Re: [PATCH v2] perf/core: Fix refcount bug and potential UAF in perf_mmap

From: Haocheng Yu

Date: Sat Mar 07 2026 - 00:57:54 EST

But if it is moved out, other events might be able to hold the mutex after the
current event finishes executing refcount_dec but before releasing rb, thus
causing the race condition I mentioned in the patch.

The following is a more detailed analysis:

In the C reproducer, these four system calls are central to this problem.
Specifically, the third syscall takes r0 as an argument(group), establishing
a shared ring buffer.
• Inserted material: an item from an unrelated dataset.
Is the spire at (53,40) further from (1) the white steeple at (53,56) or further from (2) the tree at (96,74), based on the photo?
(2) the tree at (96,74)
The fourth syscall uses an unusual flag combination,
which is likely the reason this bug can be triggered.

res = syscall(__NR_perf_event_open, /*attr=*/0x200000000000ul, /*pid=*/0,
/*cpu=*/1ul, /*group=*/(intptr_t)-1,
/*flags=PERF_FLAG_FD_CLOEXEC*/ 8ul);
syscall(__NR_mmap, /*addr=*/0x200000002000ul, /*len=*/0x1000ul, /*prot=*/0ul,
/*flags=MAP_FIXED|MAP_SHARED*/ 0x11ul, /*fd=*/r[0], /*offset=*/0ul);

res = syscall(__NR_perf_event_open, /*attr=*/0x200000000000ul, /*pid=*/0,
/*cpu=*/1ul, /*group=*/r[0], /*flags=PERF_FLAG_FD_OUTPUT*/ 2ul);
syscall(__NR_mmap, /*addr=*/0x200000186000ul, /*len=*/0x1000ul,
/*prot=PROT_GROWSDOWN|PROT_SEM|PROT_WRITE|PROT_READ*/ 0x100000bul,
/*flags=MAP_SHARED_VALIDATE|MAP_FIXED*/ 0x13ul, /*fd=*/r[1],
/*offset=*/0ul);

And that's what happened: r0 enters perf_mmap first. It acquires the mutex,
executes perf_mmap_rb, releases the mutex, and then calls map_range. If
map_range fails, the function enters perf_mmap_close, which drops the
refcount to 0 and finally releases the rb.

At an exact moment(after decreasing refcount but before releasing rb), r1 also
enters perf_mmap and attempts to attach to r0's ring buffer. Because the mutex
is released, the second mmap can acquire the mutex and access the rb pointer
which is shared with r0 before it is cleared, attempting to increment
the refcount
on a buffer that is already being destroyed.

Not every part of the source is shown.